Interesting Question: How Will Popularity Evolve Now That More People Are Streaming Music?

For many, the great hope of the original Napster and its descendents was that freed of the shackles imposed by radio, video channels and record labels, people would be free to discover good music.  Now that the masses could choose music beyond what they were fed, they’d discover that there was more to life than the mindless pop of Top 40 radio or the watered down rock of Creed.

Guess what?  Didn’t happen.  People continued to like mainstream pop and rock in roughly the same proportions as they did before the chains on their listening options were taken away.

More than a decade after Napster, the biggest selling and most traded songs on P2P networks are still mainstream pop and rock.  Only the names have changed.

“Well, then,” goes the argument, “just wait until streaming services really take off!  Then people will realize that there’s more to life than Justin Bieber!”

Er, not so fast.  Weekly data detailing what songs are streamed the most shows no change.  In fact, the situation for proponents of “good” music is even worse.  

Data from Nielsen Soundscan out this morning shows that nineteen different songs were streamed more than a million times over the past week.  Those include songs are from Justin Bieber (5.1 million streams), Carly Rae Jepson (3.5 million), Maroon 5 and Nicki Minaj (who has songs at the #4 and #5 positions).

In the UK, seventeen songs on the download Top 40 chart rate even higher on the streaming chart, meaning that pop songs are even more popular as streams.

Here’s the bottom line:  You, me and all our friends are committed to music we believe has true substance.  And yes, there are millions of us.  But there are billions of people who would rather sing along to Justin Bieber or tap their fingers on the steering wheel in time to Nicki Minaj.  

It’s always been that way.  And it’s never going to change.

Alan Cross

is an internationally known broadcaster, interviewer, writer, consultant, blogger and speaker. In his 30+ years in the music business, Alan has interviewed the biggest names in rock, from David Bowie and U2 to Pearl Jam and the Foo Fighters. He’s also known as a musicologist and documentarian through programs like The Ongoing History of New Music.

5 thoughts on “Interesting Question: How Will Popularity Evolve Now That More People Are Streaming Music?

  • May 16, 2012 at 11:23 pm

    This is where curating music comes in. We're still in the early stages of figuring out who has voices we want to hear in this new era of music, akin to early radio when no DJ yet had a personality to promote, so to speak.

    And supporting the artists whose music you enjoy. Sometimes just a donation (with no expectation of product or service in return) is very welcomed.

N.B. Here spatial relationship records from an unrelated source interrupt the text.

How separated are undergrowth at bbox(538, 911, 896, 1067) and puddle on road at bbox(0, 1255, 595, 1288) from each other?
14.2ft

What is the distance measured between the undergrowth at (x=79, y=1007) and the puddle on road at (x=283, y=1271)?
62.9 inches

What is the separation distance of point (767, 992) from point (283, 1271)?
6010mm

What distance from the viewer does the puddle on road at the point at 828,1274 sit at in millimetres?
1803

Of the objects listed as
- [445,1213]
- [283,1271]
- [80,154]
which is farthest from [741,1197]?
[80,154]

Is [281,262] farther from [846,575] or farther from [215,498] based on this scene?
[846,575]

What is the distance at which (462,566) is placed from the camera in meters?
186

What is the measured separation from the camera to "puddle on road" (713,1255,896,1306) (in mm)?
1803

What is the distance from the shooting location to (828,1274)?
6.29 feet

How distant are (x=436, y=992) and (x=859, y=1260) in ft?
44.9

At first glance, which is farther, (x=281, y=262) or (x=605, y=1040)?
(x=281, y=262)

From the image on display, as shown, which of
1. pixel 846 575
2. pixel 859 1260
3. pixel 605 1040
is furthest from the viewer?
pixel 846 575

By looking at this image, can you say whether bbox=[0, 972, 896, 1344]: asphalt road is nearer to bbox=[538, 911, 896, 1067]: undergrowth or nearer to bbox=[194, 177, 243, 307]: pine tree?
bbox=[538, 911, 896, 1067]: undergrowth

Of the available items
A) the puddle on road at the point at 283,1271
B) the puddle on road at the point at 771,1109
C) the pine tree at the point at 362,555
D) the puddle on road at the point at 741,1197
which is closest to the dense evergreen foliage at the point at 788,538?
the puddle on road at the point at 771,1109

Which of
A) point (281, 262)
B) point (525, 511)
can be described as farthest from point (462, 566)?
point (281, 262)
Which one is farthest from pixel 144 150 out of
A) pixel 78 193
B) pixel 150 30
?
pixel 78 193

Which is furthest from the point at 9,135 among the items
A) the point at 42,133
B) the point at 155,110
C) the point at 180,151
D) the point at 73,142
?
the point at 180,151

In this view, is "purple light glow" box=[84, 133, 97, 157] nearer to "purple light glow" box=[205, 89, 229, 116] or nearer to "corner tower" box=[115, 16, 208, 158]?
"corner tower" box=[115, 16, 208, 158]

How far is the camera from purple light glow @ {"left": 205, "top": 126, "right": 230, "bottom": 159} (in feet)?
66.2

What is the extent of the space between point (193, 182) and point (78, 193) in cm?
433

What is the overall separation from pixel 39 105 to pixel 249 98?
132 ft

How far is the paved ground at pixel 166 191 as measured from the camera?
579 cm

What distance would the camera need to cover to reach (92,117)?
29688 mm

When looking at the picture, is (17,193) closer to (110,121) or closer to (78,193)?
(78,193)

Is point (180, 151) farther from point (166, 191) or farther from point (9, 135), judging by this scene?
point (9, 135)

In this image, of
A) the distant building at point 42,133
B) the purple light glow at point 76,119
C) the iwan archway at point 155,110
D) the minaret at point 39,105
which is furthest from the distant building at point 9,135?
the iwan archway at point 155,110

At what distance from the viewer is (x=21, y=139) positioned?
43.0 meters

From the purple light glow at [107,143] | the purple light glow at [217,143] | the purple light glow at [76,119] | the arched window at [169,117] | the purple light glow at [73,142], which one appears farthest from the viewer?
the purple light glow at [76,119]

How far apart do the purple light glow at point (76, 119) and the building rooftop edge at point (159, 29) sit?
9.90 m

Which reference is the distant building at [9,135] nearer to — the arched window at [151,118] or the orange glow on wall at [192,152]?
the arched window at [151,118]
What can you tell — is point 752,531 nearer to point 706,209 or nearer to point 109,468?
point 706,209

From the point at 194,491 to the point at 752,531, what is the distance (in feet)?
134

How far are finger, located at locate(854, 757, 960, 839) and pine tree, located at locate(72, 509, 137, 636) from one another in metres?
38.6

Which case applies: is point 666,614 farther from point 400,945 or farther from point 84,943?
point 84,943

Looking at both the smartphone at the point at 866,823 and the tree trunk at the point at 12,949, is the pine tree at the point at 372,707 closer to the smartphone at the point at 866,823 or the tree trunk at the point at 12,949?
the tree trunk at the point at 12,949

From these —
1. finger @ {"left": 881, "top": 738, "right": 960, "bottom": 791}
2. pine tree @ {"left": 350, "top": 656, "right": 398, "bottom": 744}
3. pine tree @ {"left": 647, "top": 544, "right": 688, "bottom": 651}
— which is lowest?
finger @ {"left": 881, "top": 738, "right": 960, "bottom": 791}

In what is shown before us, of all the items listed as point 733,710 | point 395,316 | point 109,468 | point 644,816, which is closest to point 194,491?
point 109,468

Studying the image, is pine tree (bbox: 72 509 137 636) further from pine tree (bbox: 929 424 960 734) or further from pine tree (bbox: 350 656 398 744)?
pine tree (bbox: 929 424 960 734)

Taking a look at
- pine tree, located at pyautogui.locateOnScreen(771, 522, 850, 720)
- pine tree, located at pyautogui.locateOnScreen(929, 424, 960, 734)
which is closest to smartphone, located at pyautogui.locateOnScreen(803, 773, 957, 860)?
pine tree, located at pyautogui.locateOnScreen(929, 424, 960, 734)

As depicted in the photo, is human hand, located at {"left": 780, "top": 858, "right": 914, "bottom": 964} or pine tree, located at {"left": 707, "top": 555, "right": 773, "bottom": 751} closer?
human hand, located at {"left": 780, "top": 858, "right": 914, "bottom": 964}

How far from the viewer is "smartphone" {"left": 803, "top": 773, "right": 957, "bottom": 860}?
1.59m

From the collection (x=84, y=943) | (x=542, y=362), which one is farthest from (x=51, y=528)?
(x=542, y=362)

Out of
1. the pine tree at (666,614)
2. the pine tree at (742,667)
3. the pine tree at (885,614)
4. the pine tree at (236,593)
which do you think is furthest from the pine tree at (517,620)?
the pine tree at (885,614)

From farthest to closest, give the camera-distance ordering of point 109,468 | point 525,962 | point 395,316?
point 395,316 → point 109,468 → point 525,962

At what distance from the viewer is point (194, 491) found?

  • May 17, 2012 at 1:17 am

    Maybe, just maybe, despite all this downloading and streaming, the 13 year pop/rock cycle will hold.

  • May 17, 2012 at 1:45 am

    I believe that marketing and repetition work, and most people listen to the same music because that is what is relentlessly promoted to the consumer. Labels pay to have their music pushed and repeated, so it becomes familiar, and frankly, it's easier to consume. We are lazy consumers. It takes time to discover new music and attention to listen to it. It's easier just to consume what is pumped out at us. (I'm not a conspiracy theorist, but I do think it's the same situation with news – most people get their news from mainstream media because it's familiar, trusted, and easy. It's a lot harder to seek diverse perspectives – more rewarding, for sure, but a lot more work).

    I don't think the music statistics you cited should be interpreted to mean that most music consumers would not listen to better or more diverse music if it was curated and they could reliably access it. I agree with nscafe in the first comment that curation is still in the early phases, like the beginning of the music DJ era. Content is king, curation is queen.

  • May 17, 2012 at 7:11 am

    The internet isn't going to have much effect on pop music, because people who listen to top 40 radio just want to have music spoon-fed to them in the first place. It's alternative/indie music that is affected the most by the internet, since people can discover some obscure band from somewhere far away that they like.

  • May 17, 2012 at 10:22 am

    The fact that mainstream pop/rock is similar in proportion–even with streaming–is actually the root of the problem. It'll just draw attention to the magnitude of whats wrong with the music industry and bam…that's when you have your pop culture earthquake.